> _Written exercise_:
Quote every line of the material below verbatim, keeping each line unchanged and in its original order.

##############################

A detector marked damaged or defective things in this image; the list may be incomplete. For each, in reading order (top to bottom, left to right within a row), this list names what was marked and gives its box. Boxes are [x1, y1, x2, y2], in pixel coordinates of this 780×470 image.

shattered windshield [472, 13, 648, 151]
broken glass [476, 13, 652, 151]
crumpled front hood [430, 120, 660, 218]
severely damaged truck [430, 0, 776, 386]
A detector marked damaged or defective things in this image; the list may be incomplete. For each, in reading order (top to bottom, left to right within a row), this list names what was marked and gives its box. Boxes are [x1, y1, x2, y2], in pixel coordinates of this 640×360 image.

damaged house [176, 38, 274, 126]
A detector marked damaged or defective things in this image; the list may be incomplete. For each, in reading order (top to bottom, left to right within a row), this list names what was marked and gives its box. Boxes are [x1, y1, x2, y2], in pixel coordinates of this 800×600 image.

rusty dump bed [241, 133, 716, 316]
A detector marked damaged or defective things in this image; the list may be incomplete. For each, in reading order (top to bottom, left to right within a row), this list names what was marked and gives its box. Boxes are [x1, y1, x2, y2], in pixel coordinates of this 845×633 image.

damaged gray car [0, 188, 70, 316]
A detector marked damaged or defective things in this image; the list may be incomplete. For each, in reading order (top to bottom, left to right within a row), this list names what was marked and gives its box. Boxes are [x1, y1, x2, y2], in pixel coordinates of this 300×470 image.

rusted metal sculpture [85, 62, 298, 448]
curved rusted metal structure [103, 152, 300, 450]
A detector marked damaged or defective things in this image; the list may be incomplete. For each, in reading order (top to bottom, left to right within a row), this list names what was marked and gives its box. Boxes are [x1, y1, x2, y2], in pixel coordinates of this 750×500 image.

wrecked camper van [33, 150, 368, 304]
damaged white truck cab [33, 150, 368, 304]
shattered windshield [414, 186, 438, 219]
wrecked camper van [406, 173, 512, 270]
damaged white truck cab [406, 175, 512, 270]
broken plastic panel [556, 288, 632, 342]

##############################

> _Correct result_:
A detector marked damaged or defective things in this image; the list may be incomplete. For each, in reading order (top to bottom, left to right within a row), this list names what was marked and gives its box. Boxes are [x1, y1, x2, y2], in pixel coordinates of this 780×470 image.

shattered windshield [472, 13, 648, 151]
broken glass [476, 13, 652, 151]
crumpled front hood [430, 120, 660, 218]
severely damaged truck [430, 0, 776, 386]
A detector marked damaged or defective things in this image; the list may be incomplete. For each, in reading order (top to bottom, left to right within a row), this list names what was marked and gives its box. Boxes are [x1, y1, x2, y2], in pixel coordinates of this 640×360 image.

damaged house [176, 38, 274, 126]
A detector marked damaged or defective things in this image; the list may be incomplete. For each, in reading order (top to bottom, left to right within a row), this list names what was marked and gives its box. Boxes are [x1, y1, x2, y2], in pixel coordinates of this 800×600 image.

rusty dump bed [241, 133, 716, 316]
A detector marked damaged or defective things in this image; the list may be incomplete. For each, in reading order (top to bottom, left to right within a row), this list names what was marked and gives its box. Boxes are [x1, y1, x2, y2], in pixel coordinates of this 845×633 image.

damaged gray car [0, 188, 70, 316]
A detector marked damaged or defective things in this image; the list may be incomplete. For each, in reading order (top to bottom, left to right within a row), this list names what was marked and gives its box. Boxes are [x1, y1, x2, y2], in pixel coordinates of this 300×470 image.

rusted metal sculpture [85, 62, 298, 448]
curved rusted metal structure [103, 152, 300, 450]
A detector marked damaged or defective things in this image; the list may be incomplete. For each, in reading order (top to bottom, left to right within a row), this list names what was marked and gives its box. Boxes are [x1, y1, x2, y2], in pixel coordinates of this 750×500 image.

wrecked camper van [33, 150, 368, 304]
damaged white truck cab [33, 150, 368, 304]
shattered windshield [414, 186, 438, 219]
wrecked camper van [406, 173, 512, 270]
damaged white truck cab [406, 175, 512, 270]
broken plastic panel [556, 288, 632, 342]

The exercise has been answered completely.